> **Work instructions**
Only the lines from the one that contains "2025년 미 해군 소속" to the last line below, both included, should be transcribed. Pictures stay out of the copy.

> **Information shown**
_ _ _
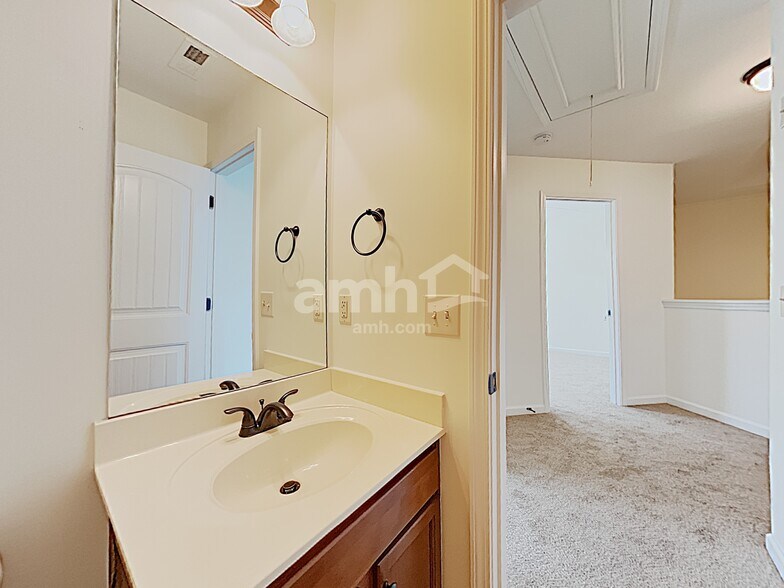 Building Photo - 406 Sheila Way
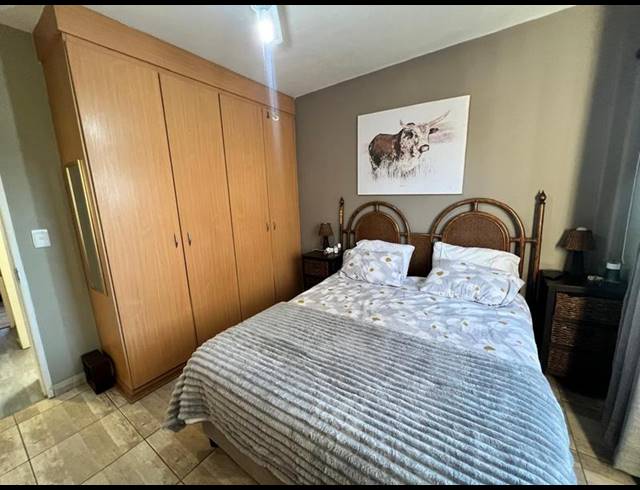 2 BEDROOM TOWNHOUSE FOR SALE IN SUNWARD PARK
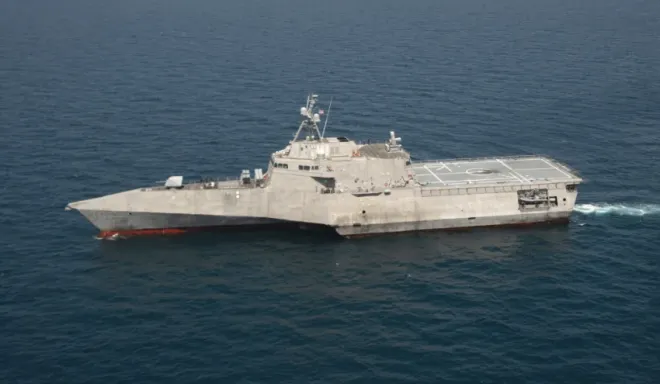 2025년 미 해군 소속 USS 캔버라가 중동 해역을 항해하고 있다. 미 해군 제공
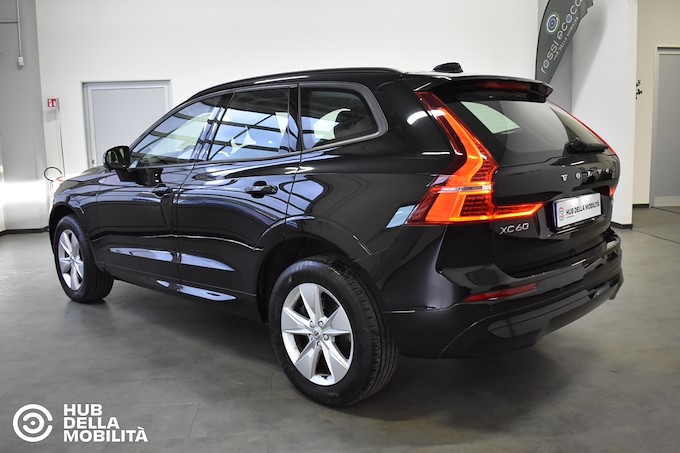 VOLVO XC60 B4 (d) automatico Business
_ _ _
> **Task output**
 2025년 미 해군 소속 USS 캔버라가 중동 해역을 항해하고 있다. 미 해군 제공
 VOLVO XC60 B4 (d) automatico Business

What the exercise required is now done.